• _FRAGMENTO CITADO_:
┏━━

El veneciano Marco Polo en realidad era croata. Por eso le
simpatizaba tanto al sanremés Ítalo Calvino, que en realidad era cubano, aunque
antes de cumplir los dos años volvió con sus padres a San Remo, ciudad que por
entonces era tan poco italiana que los diarios de Niza llegaban cada mañana
antes que los de Milán o Turín.
Tan poco italiana era San Remo que el padre de Ítalo Calvino
cultivaba allí (en la Estación Experimental de Floricultura que fundó) pomelos
y paltas. Marco Polo volvió de la China con frutas igualmente exóticas, pero
los genoveses, que no querían nada a los venecianos y los acusaban de
mentirosos incorregibles, mandaron a Marco Polo a la cárcel, y allí él dictó un
detallado relato de sus viajes. En su lecho de muerte, cuando sus seres
queridos le rogaron que confesara si de verdad había llegado hasta la China y
tratado con el Khan (el honor de la familia estaba en juego), Marco Polo tuvo
tiempo de lanzar una última carcajada y decir: «Es todo cierto. Pero sólo conté
la mitad de lo que vi».
Cualquiera que haya leído Las
ciudades invisibles sabe que Ítalo Calvino reunió en ese libro la otra
mitad de los viajes de Marco Polo, tal como éste se los habría relatado al
Khan. Pero también Calvino se abstuvo de incluirlo todo. Dejó fuera cuatro
ciudades, que pertenecían a cuatro órdenes imperiales diferentes: el soviético
(con Moscú como epítome), el norteamericano (con Nueva York como síntesis), el
Japón (con Tokio como summa) y París, la ciudad europea por antonomasia.
A diferencia de Marco Polo, Ítalo Calvino no tuvo lecho de
muerte. Murió sentado, escribiendo, de un derrame cerebral que no le produjo
ningún sufrimiento pero lo privó de soltar una última sonrisa desde el lecho
antes de confesar a sus seres queridos dónde había dejado el relato de esas
cuatro urbes no incluidas en Las ciudades
invisibles. Por suerte, los seres queridos de Calvino, su esposa argentina
Chichita Singer, y la hija francesa de ambos, la bellísima Giovanna, reunieron
en un libro póstumo sus papeles autobiográficos, que titularon Eremita en París.

┗━━

• _MATERIAL DE TRABAJO_:
┏━━

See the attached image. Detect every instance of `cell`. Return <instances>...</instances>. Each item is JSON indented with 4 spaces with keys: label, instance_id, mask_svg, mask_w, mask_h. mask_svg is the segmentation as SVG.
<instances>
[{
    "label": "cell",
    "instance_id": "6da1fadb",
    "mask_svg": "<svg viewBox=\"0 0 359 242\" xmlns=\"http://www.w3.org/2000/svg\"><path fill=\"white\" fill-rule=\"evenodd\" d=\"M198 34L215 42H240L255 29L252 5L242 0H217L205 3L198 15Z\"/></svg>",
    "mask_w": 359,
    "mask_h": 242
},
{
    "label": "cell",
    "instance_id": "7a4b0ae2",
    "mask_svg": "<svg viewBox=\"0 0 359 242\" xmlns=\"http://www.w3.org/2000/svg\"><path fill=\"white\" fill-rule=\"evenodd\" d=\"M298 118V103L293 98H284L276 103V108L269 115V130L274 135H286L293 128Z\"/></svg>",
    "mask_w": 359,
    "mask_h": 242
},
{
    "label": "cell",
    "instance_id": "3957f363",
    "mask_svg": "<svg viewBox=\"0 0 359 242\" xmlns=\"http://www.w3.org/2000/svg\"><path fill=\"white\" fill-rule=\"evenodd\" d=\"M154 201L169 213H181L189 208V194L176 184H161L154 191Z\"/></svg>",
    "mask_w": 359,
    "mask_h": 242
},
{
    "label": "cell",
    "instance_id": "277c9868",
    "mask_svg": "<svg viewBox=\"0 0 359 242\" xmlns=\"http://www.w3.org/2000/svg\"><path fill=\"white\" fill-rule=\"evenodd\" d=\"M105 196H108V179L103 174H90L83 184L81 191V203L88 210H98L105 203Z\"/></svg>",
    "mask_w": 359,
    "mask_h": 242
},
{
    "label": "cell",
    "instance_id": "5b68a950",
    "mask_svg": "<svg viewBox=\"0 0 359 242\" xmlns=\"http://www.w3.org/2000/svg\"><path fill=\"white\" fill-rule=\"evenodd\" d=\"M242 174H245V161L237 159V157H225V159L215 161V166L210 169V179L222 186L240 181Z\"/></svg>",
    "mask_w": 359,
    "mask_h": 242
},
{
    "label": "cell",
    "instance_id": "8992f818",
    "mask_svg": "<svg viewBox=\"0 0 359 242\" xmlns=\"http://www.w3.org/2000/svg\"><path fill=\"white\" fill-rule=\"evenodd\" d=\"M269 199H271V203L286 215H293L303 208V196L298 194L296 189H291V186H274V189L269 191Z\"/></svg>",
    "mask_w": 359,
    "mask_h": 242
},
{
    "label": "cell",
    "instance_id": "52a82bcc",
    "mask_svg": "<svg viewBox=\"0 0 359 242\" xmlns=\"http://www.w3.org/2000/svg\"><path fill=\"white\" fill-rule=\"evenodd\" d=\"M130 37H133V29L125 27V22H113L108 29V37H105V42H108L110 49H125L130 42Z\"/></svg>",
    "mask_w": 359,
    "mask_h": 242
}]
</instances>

┗━━

• _TAREA INDICADA A_:
Enumera las ciudades que, según el texto sobre Marco Polo e Ítalo Calvino, Calvino dejó fuera de Las ciudades invisibles.
• _TAREA INDICADA B_:
Por favor, devuelve cada línea de los registros que contenga la cadena "instances".

• _RESPUESTA A_:
Moscú, Nueva York, Tokio y París.

• _RESPUESTA B_:
See the attached image. Detect every instance of `cell`. Return <instances>...</instances>. Each item is JSON indented with 4 spaces with keys: label, instance_id, mask_svg, mask_w, mask_h. mask_svg is the segmentation as SVG.
<instances>
</instances>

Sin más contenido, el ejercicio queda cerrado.